La carta cambia según lo que ofrece el entorno. “Si estás en la Puna, cocinás cabrito. No vas a hacer camarones. Hay que cocinar lo que da la tierra. Te obliga a poner los pies en la tierra”, resume Trigos. La cocina de la Hostería Huechulafquen funciona bajo una lógica de sustentabilidad y coherencia con el paisaje. Productos frescos, muchos cultivados o criados en la zona. Tiempo, fuego, paciencia.
Para Lucas, cocinar es una forma de habitar el mundo. Y también de amar. “Primero, cocino para darme un poco de amor a mí mismo. Y después, para transmitir esa felicidad en el plato. Si un caldo me lleva 16 horas, es porque quiero que el que lo pruebe se sienta querido”, dice. Esa filosofía atraviesa todo su trabajo. La cocina como forma de cuidado, como herencia que se transmite de generación en generación. Como ritual que sobrevive a pesar del apuro, del delivery y de las modas gastronómicas.
En Huechulafquen no hay lugar para la improvisación rápida ni para los nombres exóticos en inglés. Pero sí hay espacio para la emoción. Cada plato que sirve Trigos contiene una historia: la de su infancia, la de su abuela, la de sus viajes, la de su renuncia al sistema gastronómico global. Cada bocado es también un acto de resistencia: al frenesí, a la superficialidad, al olvido de las raíces.
“Bajar un cambio tiene un precio altísimo: quedás afuera del circuito que va a mil por hora. Pero también entrás a otro circuito, más pequeño, que valora estas cosas. Para mí eso tiene más sentido”, afirma. Su cocina es, en ese sentido, un puente entre dos mundos: el del refinamiento técnico y el de la emoción auténtica. La precisión del chef de elite y la calidez del cocinero de hogar.
En tiempos donde el éxito suele medirse por la exposición, el reconocimiento o los followers, Lucas Trigos eligió algo distinto.
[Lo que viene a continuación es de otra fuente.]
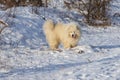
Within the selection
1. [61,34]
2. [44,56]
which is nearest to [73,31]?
[61,34]

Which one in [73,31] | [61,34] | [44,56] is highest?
[73,31]

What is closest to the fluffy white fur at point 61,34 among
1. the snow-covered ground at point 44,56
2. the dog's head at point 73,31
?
the dog's head at point 73,31

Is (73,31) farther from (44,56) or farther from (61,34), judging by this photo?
(44,56)

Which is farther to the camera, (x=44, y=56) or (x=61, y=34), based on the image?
(x=61, y=34)

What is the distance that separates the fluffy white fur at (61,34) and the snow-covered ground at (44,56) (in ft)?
0.86

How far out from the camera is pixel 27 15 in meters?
15.4

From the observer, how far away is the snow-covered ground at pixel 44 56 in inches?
304

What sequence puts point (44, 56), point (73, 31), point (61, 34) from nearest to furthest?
point (44, 56), point (73, 31), point (61, 34)

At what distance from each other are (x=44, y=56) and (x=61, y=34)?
4.56 ft

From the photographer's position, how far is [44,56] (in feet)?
32.2

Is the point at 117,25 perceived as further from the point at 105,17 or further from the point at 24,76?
the point at 24,76

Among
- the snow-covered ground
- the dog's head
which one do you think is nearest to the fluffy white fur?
the dog's head

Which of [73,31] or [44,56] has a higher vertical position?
[73,31]

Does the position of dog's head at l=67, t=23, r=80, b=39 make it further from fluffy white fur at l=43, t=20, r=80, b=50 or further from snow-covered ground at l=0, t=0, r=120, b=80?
snow-covered ground at l=0, t=0, r=120, b=80
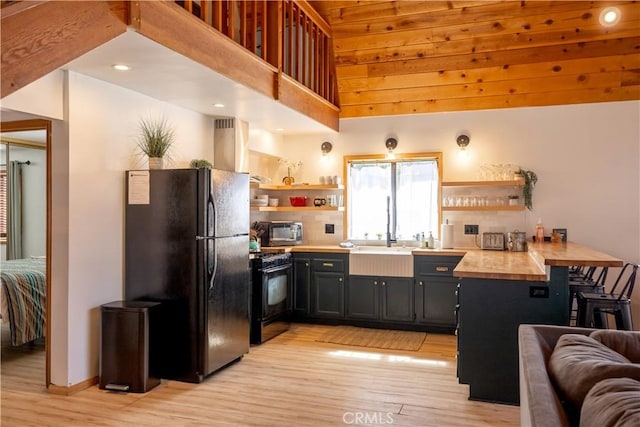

Eligió el silencio, el aroma de la leña, el murmullo del lago, el perfume de una salsa que lleva horas de cocción. Eligió quedarse quieto. Y en ese quedarse, encontrar un lugar donde todo vuelve a tener sentido.
La cocina, dice, es un acto de amor. Y el amor lleva tiempo.
Hoy, desde su refugio en la Patagonia, Lucas Trigos sigue cocinando como el niño que una vez corrió a su madre de la cocina. Pero ahora lo hace con la certeza de haber encontrado su lugar en el mundo. Uno donde cada plato, cada aroma, cada detalle, cuentan no solo la historia de un chef, sino también la de una vida que eligió el fuego lento por sobre el ruido.
Una cocina que no busca aplausos. Solo que el comensal, al probar el primer bocado, diga bajito: “Qué rico, gracias”. Como lo dijo alguna vez una reina. Como lo sigue diciendo el corazón.